### GOAL:
Copy out, word for word, the part of the records that opens with the line containing "Thinking about their" and closes with the line containing "detection(825, 287, 906, 348): monarch butterfly →", including both of those lines.

### GIVEN RECORDS:
= = = = =
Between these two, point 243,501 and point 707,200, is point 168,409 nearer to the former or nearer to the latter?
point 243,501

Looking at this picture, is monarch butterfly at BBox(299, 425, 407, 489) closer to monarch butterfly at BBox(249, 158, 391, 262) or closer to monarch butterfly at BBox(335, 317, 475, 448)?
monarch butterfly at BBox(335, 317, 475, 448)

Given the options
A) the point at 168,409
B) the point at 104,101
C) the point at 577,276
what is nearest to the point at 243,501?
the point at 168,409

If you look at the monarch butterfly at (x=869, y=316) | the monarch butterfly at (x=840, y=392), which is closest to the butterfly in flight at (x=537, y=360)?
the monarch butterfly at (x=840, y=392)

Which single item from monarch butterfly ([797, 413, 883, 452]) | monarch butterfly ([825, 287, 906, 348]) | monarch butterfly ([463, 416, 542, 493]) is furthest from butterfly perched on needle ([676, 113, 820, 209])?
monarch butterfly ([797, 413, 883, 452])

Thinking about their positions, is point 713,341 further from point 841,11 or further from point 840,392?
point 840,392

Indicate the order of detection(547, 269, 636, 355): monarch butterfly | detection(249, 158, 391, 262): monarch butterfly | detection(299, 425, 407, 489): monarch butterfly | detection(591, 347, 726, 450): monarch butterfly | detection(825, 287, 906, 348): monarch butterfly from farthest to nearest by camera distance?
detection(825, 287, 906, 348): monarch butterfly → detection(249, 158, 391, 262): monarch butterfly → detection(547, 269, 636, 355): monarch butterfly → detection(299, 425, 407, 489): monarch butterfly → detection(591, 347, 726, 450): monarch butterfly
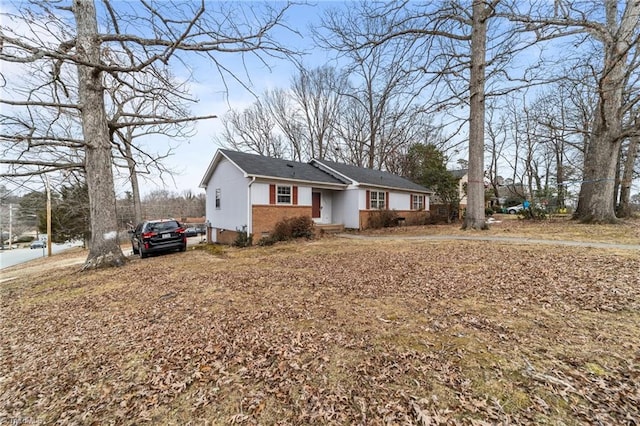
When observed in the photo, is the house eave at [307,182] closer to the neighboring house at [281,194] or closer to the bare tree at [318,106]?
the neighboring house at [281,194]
= = = = =
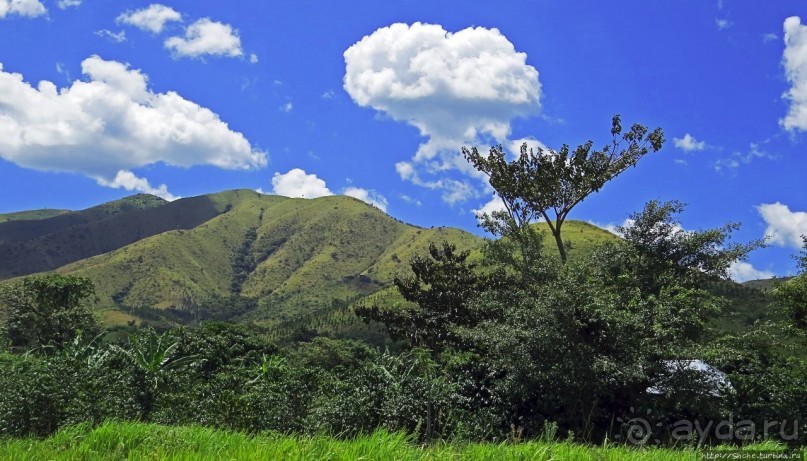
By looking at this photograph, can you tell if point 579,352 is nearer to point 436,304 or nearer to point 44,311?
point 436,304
= = = = =
### EXERCISE OUTPUT:
Thinking about their positions, is point 713,341 further from point 841,11 or further from point 840,392?
point 840,392

Indicate the order of detection(547, 269, 636, 355): monarch butterfly | detection(249, 158, 391, 262): monarch butterfly | detection(299, 425, 407, 489): monarch butterfly | detection(591, 347, 726, 450): monarch butterfly | detection(825, 287, 906, 348): monarch butterfly from farthest to nearest by camera distance?
detection(825, 287, 906, 348): monarch butterfly → detection(249, 158, 391, 262): monarch butterfly → detection(547, 269, 636, 355): monarch butterfly → detection(299, 425, 407, 489): monarch butterfly → detection(591, 347, 726, 450): monarch butterfly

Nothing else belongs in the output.